Arts Publications
Topic: RSS FeedLove and frangibility: An appreciation of Robert Creeley
American Poetry Review, The, May/Jun 1997 by McHugh, Heather
A Position
Despite the sonic sense its title makes, it is to visual and temporal fields that Echoes recurs with most characteristic frequency. Really to appreciate the tenacity with which Creeley addresses these senses, we ought to keep in mind the seminal early poem "The Window," for it anchors everything in the maker's eye-the eye in whose liquid glance a world becomes moving, the eye from whose globe a world takes shape:
THE WINDOW
Position is where you put it, where it is, did you, for example, that
large tank there, silvered, with the white church alongside, lift
all that, to what purpose? How heavy the slow
world is with everything put in place. Some
man walks by, a car beside him on the dropped
road, a leaf of yellow color is going to
fall. It all drops into place. My
face is heavy with the sight. I can feel my eye breaking.
This poem is extraordinary, I'd say, for its palpable sense of responsibility. In this poem's world, physical relativity leads not to moral relativity (an excuse for remoteness or resignation) but rather to moral implication. The ethical depths of which poetic ambiguity is capable have never been sufficiently understood or credited; generally the moderns and their offspring suffer from reduction in the severe and moralizing eye of those theoreticians who see, in the relations between aesthetics and ethics, only a single blunt instrument.
Looked at closely, this poem is an etude in that precise and psychoprosodical art which keeps a line-break subtle. I say psycho-prosodical because a line can seem calculated to lead a reader toward presumptions which, in the wake of the line break, he will have to relinquish. A poem changes a reader's mind. And one of the ways it does so is through this play of sentence (the unit of thought in English syntax) against line the unit of poetic disposition). Sometimes predisposed, sometimes postdisposed, the trail of anticipations and reconsiderations is, in fact, the meaning of passage: for passage is something we have to navigate, through all its straits and turns.
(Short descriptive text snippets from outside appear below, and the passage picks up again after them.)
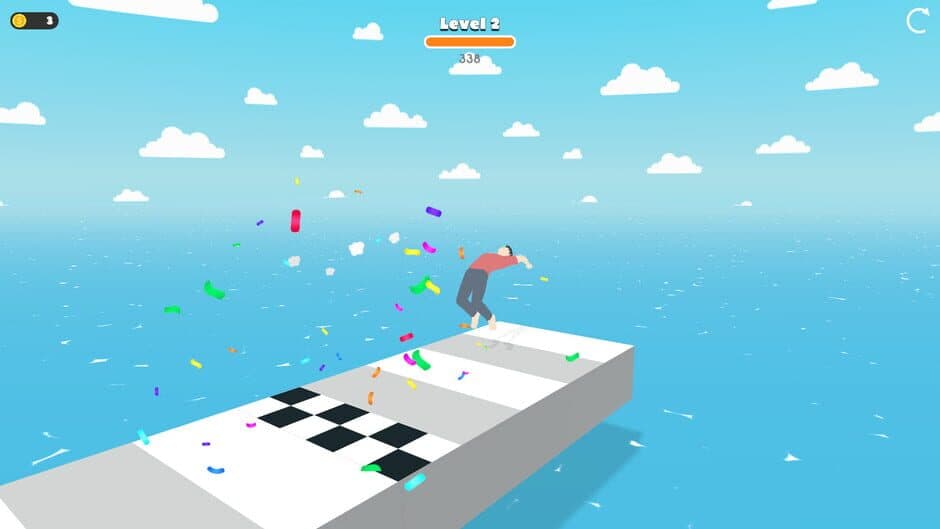 Скриншот 3 из Backflip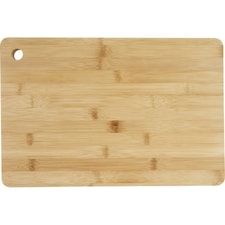 Seasons Harp Bamboo Chopping Board - Natural - One Size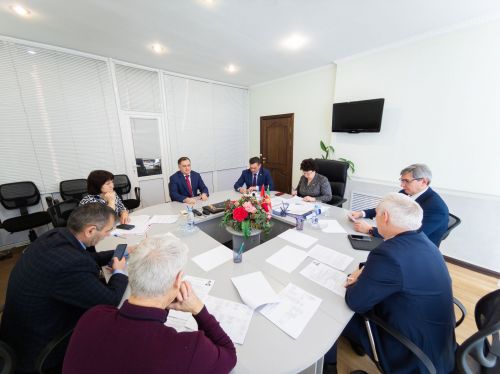 Рустам Файрушин избран руководителем исполкома Верхнеуслонского района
Look how much that first line-break ("Position is where you/") disposes us to supply an ending in advance. The construction resembles the loose vernacular form of a definition: TO position is TO put something JUST RIGHT, and tautology, if not the most exquisite of lexical exercises is at least, irrepressibly, a most familiar colloquial one. But what arrives after the poem's very first line-break delicately changes the status of the word "where." Creeley is a writer who seizes out of the vernacular the secret value or hidden implication. Were he to hear a hapless graduate student say "Unpacking is where you expose its hidden agenda," Creeley would seem to be the kind of listener least interested in moralizing-either to point out infelicities of grammar, to take the jargon for a given, toward tendentious ends. Characteristically he highlights not the right way, but the right OF way: the grounds on which language "places" things, the claim it stakes, the way a saying is incumbent on a seeing, and so on-that road along which things are seeable or sayable at all. And in Creeley's eye, that road itself is moving.